According to Ofcom, the spectrum transfer will include three major costs, including the modification of Digital Terrestrial Television (DTT) transmission infrastructure as those broadcasters are relocated; the cost to consumers to replace their DTT aerials or fit filters to their TVs; and the cost to programme makers and special events (PMSE) users who need to replace wireless microphones used for live coverage of events and train new engineers.
Despite the costs, Ofcom said the availability of more mobile broadband frequencies will bring the country benefits of 900 million pounds to 1.3 billion pounds as operators are able to meet demand more efficiently.
As detailed in Friday’s report, the U.K. government also has other mobile-related expenditures on its agenda.
The government said it plans to complete a 1.7 billion pound investment into the expansion of superfast broadband to “ensure it is available to 95% of premises by 2017.” The government also said Friday it plans to improve Wi-Fi and mobile connectivity on trains.
Friday’s statement also included a plan to invest nearly 1 billion pounds in building a new mobile digital technology through the Emergency Services Mobile Communications Programme. The new network will connect all emergency services on the same broadband network for the first time to “enable officers to access key police databases, take mobile fingerprints and electronic witness statements and stream live body-worn video – all while on the move.” The effort, the government said, will cut costs for the taxpayer and free up officer capacity.
The emergency services plan is reminiscent of the United States Federal Communications Commission’s 2012 FirstNet project, a planned nationwide network for first responders in the D block 700 MHz spectrum.
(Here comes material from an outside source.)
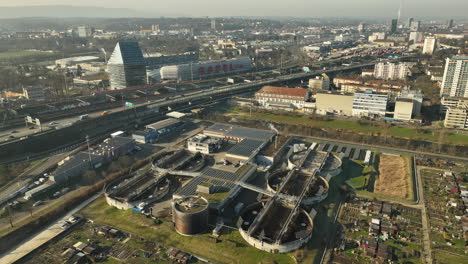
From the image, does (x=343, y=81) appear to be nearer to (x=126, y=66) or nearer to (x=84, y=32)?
(x=126, y=66)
Nearly $7 billion from the AWS-3 spectrum auction has been set aside for the network’s buildout, though doubts have arisen about the likelihood of completing the project at that price point. Recently, Evercore pegged U.S. carrier Verizon as the most likely to be chosen to complete the buildout.
To fully lay out its vision for the future of mobile in the country, the U.K. government said it will publish a full Digital Transformation Plan in early 2016.